Wednesday, January 5, 2011


Alex has a love-hate relationship with the phone. While he has little interest in talking on the phone, probably because his receptive and expressive language skills tend to be weak, at times he enjoys eavesdropping on other people’s phone conversations. Without any visual cues to help him interpret what the person on the phone is saying to him, he struggles to respond to comments or questions. However, if he’s just listening to one side of the conversation and doesn’t have to participate himself, he seems to like being a bystander in that scenario. Moreover, he likes to ask nosy questions about who is calling and how long the caller is planning to talk, earning him the nickname of the Phone Police.
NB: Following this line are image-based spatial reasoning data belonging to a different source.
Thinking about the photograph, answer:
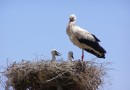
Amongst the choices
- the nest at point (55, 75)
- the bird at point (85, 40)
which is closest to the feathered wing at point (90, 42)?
the bird at point (85, 40)

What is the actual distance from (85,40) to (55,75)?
6.38 ft

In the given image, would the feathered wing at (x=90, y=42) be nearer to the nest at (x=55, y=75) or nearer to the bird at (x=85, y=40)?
the bird at (x=85, y=40)

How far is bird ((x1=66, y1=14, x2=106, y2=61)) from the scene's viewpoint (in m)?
14.2

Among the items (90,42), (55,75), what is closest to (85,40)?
(90,42)

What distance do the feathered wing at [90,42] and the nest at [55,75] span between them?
113 cm

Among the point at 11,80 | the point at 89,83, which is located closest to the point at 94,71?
the point at 89,83

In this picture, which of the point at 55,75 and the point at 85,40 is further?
the point at 85,40

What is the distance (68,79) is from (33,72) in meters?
0.87

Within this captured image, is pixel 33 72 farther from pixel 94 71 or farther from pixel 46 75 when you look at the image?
pixel 94 71

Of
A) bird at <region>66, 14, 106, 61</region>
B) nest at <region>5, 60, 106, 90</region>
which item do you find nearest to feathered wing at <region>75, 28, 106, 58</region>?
bird at <region>66, 14, 106, 61</region>

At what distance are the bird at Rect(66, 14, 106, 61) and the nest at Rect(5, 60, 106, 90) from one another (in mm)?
1181

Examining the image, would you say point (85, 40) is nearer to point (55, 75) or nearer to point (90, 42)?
point (90, 42)

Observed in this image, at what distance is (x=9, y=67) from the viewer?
43.1ft

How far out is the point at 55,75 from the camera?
12.7 m
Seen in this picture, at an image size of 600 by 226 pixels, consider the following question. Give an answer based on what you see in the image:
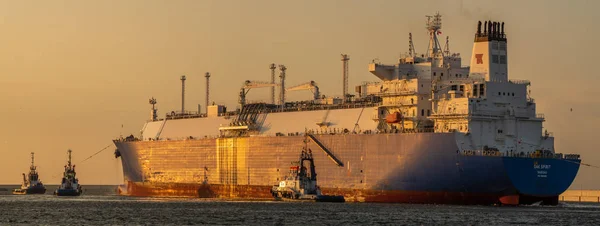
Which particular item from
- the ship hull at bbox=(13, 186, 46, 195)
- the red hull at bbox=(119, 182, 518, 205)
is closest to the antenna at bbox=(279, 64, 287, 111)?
the red hull at bbox=(119, 182, 518, 205)

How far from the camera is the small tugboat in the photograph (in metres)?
95.9

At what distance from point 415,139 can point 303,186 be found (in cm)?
1180

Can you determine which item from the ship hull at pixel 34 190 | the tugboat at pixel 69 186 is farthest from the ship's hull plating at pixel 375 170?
the ship hull at pixel 34 190

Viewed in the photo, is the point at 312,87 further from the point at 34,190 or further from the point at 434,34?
the point at 34,190

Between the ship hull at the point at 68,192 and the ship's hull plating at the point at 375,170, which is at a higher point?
the ship's hull plating at the point at 375,170

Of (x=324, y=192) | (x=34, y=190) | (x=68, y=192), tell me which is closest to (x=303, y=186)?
(x=324, y=192)

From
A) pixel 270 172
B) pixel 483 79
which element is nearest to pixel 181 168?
pixel 270 172

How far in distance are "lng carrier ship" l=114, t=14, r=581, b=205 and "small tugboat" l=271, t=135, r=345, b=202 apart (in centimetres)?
132

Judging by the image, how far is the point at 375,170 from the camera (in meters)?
93.1

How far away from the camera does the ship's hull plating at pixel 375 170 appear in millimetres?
86312

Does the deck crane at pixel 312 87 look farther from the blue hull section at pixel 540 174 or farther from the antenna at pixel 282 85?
the blue hull section at pixel 540 174

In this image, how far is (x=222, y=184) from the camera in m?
111

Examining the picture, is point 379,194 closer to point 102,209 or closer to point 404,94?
point 404,94

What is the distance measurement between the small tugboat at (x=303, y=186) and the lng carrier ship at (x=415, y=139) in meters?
1.32
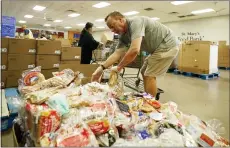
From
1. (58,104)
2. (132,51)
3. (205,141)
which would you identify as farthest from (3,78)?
(205,141)

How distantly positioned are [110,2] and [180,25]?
230 inches

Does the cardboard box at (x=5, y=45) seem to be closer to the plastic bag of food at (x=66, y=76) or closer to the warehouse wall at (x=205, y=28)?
the plastic bag of food at (x=66, y=76)

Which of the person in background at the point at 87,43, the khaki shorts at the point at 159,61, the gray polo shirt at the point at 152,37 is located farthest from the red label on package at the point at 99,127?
the person in background at the point at 87,43

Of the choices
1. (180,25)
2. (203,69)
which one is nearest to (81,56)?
(203,69)

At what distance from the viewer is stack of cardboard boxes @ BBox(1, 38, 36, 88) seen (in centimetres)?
274

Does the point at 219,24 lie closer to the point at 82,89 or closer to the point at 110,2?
the point at 110,2

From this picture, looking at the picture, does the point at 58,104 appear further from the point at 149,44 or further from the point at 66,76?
the point at 149,44

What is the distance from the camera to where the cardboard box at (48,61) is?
3047 mm

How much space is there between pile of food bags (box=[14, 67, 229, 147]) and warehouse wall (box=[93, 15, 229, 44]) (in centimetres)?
946

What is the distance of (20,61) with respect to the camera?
114 inches

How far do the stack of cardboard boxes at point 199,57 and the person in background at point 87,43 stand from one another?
3.24m

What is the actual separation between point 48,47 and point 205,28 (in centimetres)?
1008

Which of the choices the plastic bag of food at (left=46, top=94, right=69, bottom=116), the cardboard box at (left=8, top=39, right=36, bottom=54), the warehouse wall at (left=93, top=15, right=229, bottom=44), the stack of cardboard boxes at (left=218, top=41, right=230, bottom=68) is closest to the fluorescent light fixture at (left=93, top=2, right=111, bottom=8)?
the warehouse wall at (left=93, top=15, right=229, bottom=44)

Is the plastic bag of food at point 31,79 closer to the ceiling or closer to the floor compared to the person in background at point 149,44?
closer to the floor
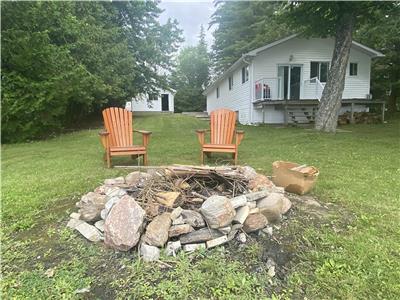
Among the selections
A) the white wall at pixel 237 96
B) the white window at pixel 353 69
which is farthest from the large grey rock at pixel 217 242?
the white window at pixel 353 69

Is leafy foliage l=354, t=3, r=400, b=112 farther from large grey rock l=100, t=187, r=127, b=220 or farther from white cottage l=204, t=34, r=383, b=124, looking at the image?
large grey rock l=100, t=187, r=127, b=220

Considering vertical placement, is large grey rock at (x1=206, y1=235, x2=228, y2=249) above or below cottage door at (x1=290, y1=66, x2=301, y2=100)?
below

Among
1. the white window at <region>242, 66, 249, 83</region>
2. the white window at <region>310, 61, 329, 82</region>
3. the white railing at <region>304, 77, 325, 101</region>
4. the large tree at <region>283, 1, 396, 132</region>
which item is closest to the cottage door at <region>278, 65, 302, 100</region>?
the white railing at <region>304, 77, 325, 101</region>

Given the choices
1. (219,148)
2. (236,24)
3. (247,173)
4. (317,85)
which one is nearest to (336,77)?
(317,85)

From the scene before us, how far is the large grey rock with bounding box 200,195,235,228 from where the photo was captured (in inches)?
95.6

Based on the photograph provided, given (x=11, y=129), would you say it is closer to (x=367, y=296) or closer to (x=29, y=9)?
(x=29, y=9)

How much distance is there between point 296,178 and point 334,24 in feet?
27.8

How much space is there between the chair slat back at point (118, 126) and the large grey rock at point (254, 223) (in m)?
3.58

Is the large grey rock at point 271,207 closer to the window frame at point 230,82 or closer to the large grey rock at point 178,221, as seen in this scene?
the large grey rock at point 178,221

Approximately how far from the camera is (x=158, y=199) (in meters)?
2.77

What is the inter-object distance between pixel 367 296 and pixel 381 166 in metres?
3.97

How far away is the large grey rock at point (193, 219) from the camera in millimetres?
2488

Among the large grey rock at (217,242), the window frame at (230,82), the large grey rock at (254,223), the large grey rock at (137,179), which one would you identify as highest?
the window frame at (230,82)

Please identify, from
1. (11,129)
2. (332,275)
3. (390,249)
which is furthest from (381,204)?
(11,129)
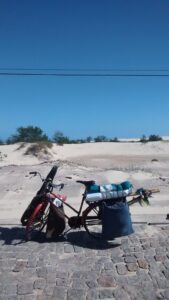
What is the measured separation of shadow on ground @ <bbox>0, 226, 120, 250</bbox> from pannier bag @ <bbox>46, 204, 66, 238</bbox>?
111 millimetres

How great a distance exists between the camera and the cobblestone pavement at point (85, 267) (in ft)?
17.1

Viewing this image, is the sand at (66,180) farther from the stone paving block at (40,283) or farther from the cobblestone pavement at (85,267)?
the stone paving block at (40,283)

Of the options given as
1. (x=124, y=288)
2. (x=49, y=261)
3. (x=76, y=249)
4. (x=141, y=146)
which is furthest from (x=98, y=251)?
(x=141, y=146)

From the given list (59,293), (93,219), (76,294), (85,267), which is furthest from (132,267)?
(93,219)

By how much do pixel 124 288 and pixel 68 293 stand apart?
716 mm

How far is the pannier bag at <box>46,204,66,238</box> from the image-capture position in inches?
281

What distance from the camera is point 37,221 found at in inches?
288

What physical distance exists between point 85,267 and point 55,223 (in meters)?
1.36

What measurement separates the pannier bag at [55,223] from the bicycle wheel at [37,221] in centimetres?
19

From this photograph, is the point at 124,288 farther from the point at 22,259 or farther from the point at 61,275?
the point at 22,259

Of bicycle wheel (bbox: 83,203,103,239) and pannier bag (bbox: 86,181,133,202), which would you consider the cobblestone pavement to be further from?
pannier bag (bbox: 86,181,133,202)

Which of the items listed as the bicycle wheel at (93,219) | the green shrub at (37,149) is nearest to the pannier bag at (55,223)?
the bicycle wheel at (93,219)

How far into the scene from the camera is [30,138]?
38812mm

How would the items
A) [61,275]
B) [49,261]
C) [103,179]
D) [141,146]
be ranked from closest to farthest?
1. [61,275]
2. [49,261]
3. [103,179]
4. [141,146]
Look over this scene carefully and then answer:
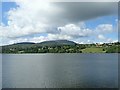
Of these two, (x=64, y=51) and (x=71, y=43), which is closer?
(x=71, y=43)

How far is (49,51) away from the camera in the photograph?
157 meters

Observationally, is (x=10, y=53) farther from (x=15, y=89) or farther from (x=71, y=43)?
(x=15, y=89)

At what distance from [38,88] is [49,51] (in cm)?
12728

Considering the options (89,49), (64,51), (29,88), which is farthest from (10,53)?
(29,88)

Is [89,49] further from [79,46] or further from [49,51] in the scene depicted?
[49,51]

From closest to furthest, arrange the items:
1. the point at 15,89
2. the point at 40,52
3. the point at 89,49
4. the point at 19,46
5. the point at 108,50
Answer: the point at 15,89 → the point at 19,46 → the point at 108,50 → the point at 89,49 → the point at 40,52

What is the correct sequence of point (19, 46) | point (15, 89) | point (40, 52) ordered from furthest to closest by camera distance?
point (40, 52)
point (19, 46)
point (15, 89)

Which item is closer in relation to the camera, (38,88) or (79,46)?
(38,88)

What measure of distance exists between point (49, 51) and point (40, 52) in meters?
5.55

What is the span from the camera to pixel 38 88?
29.7 metres

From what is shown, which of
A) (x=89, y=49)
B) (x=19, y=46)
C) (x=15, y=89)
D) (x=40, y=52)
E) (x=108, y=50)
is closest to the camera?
(x=15, y=89)

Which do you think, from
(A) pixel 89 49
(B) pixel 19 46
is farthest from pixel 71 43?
(B) pixel 19 46

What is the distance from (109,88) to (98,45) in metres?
103

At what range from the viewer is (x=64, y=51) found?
150 m
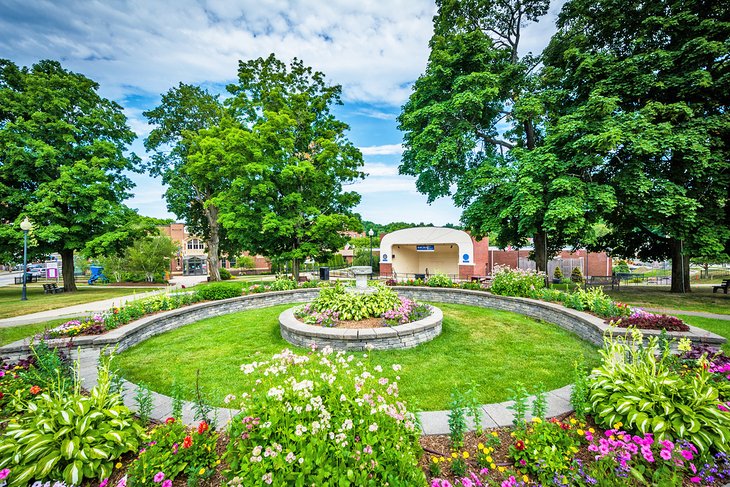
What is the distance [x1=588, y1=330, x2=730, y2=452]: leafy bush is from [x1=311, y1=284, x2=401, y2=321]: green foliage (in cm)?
450

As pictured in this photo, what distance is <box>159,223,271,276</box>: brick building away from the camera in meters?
39.9

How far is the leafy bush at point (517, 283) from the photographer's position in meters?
9.48

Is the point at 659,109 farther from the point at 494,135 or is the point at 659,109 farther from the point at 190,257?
the point at 190,257

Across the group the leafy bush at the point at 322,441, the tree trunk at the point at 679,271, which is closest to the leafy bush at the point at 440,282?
the leafy bush at the point at 322,441

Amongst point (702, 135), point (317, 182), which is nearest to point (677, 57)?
point (702, 135)

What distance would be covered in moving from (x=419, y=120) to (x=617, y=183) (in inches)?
336

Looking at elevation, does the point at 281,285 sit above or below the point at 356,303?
below

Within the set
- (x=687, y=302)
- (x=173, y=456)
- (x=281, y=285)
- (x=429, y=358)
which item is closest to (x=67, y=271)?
(x=281, y=285)

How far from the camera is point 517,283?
31.8 ft

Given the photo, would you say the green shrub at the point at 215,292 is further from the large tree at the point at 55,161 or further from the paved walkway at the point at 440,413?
the large tree at the point at 55,161

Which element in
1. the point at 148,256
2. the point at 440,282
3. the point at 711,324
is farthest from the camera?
the point at 148,256

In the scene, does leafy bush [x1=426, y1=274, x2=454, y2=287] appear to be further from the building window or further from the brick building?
the building window

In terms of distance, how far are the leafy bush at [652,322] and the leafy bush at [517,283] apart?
3741 mm

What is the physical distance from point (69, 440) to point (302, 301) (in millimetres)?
9699
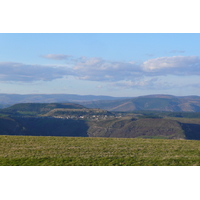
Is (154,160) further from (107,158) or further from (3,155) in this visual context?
(3,155)

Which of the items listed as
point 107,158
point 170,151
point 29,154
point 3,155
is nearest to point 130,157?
point 107,158

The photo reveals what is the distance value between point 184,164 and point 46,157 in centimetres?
1030

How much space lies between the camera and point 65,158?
65.7 ft

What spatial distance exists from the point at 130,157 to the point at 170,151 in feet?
16.3

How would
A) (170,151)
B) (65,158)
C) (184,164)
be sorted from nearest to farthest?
(184,164)
(65,158)
(170,151)

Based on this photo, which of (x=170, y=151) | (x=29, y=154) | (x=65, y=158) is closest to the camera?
(x=65, y=158)

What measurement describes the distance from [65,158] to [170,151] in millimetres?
9543

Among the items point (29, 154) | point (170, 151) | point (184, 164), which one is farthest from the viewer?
point (170, 151)

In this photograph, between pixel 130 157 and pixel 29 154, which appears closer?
pixel 130 157

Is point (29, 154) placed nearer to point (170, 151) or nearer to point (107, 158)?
point (107, 158)

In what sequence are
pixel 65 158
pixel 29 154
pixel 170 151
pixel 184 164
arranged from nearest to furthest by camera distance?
1. pixel 184 164
2. pixel 65 158
3. pixel 29 154
4. pixel 170 151

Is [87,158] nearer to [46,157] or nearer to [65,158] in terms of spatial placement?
[65,158]

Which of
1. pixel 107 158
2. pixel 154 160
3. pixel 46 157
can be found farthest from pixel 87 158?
pixel 154 160

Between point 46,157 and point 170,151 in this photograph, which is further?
point 170,151
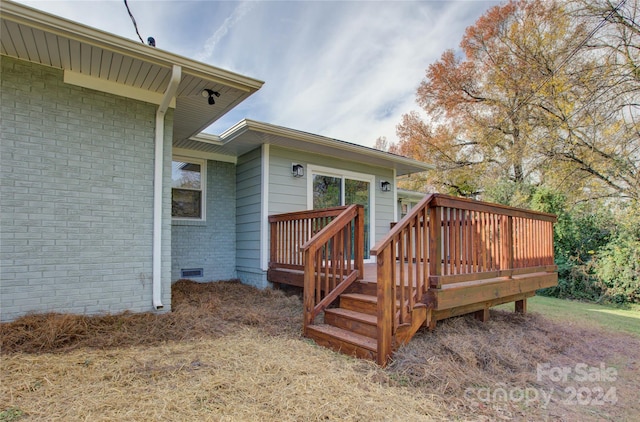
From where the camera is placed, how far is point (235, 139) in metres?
5.91

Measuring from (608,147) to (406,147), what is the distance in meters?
7.74

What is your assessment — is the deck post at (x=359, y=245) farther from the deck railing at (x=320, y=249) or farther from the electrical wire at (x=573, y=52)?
the electrical wire at (x=573, y=52)

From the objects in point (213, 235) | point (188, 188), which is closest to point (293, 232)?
point (213, 235)

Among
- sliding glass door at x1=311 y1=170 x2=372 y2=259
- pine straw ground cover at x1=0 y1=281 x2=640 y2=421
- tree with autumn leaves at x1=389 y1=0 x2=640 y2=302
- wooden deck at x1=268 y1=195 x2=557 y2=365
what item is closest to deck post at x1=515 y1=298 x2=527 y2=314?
wooden deck at x1=268 y1=195 x2=557 y2=365

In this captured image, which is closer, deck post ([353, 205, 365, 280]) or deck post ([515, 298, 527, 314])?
deck post ([353, 205, 365, 280])

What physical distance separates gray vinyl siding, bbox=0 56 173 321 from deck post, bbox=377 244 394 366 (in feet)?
9.16

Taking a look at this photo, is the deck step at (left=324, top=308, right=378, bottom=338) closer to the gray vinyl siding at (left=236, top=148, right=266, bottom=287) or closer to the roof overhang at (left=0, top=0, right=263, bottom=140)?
the gray vinyl siding at (left=236, top=148, right=266, bottom=287)

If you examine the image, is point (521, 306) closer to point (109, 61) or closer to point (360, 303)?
point (360, 303)

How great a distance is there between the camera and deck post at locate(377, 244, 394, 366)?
113 inches

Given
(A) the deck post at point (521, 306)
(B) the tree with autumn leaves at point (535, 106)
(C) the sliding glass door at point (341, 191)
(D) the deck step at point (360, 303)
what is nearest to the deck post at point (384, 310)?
(D) the deck step at point (360, 303)

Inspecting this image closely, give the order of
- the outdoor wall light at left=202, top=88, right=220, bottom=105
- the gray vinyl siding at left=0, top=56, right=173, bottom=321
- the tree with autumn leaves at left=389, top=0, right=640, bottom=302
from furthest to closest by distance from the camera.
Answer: the tree with autumn leaves at left=389, top=0, right=640, bottom=302 → the outdoor wall light at left=202, top=88, right=220, bottom=105 → the gray vinyl siding at left=0, top=56, right=173, bottom=321

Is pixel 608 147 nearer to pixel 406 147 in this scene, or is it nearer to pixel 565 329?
pixel 565 329

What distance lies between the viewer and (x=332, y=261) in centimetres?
414

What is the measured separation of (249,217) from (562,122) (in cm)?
887
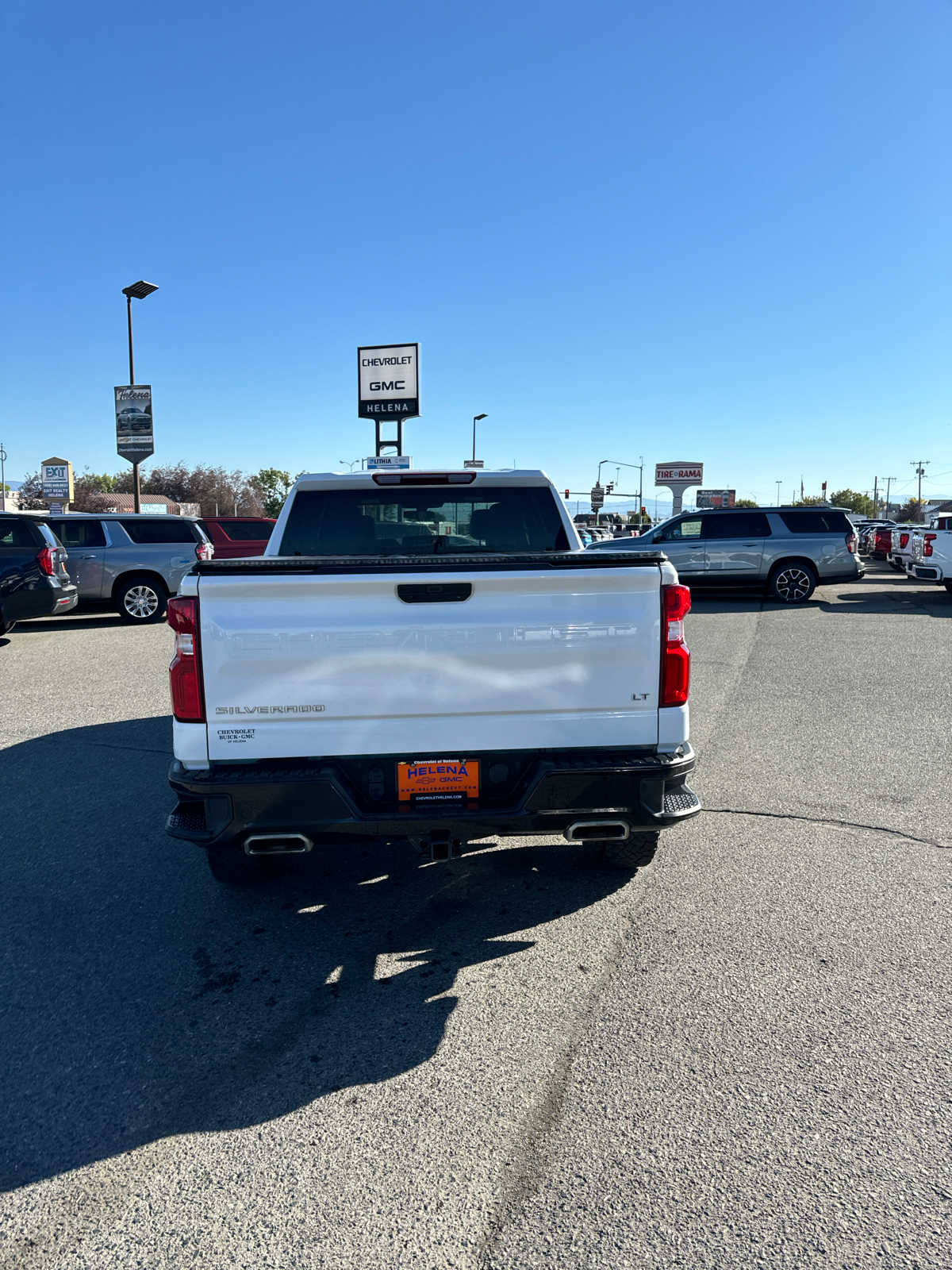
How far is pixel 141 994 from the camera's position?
3.18 meters

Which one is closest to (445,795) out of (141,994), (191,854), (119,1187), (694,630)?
(141,994)

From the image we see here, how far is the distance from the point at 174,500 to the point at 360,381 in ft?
261

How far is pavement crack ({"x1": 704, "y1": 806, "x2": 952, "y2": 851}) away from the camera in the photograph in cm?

If the conversation lasts for more than ten minutes, though, he often begins to fret that this phone call may break the world record for longest phone call, which he happens to know was done by a British man on September 14, 2007, during a call that lasted more than forty hours. I’m sure he must have Googled that one. Alex seems especially worried on those rare times when Ed, who freely admits that he hates talking on the phone, is on the phone, even though he’s much more unlikely to set a record phone call—unless he’s on the phone to our cable and internet provider— than I am since I love talking on the phone.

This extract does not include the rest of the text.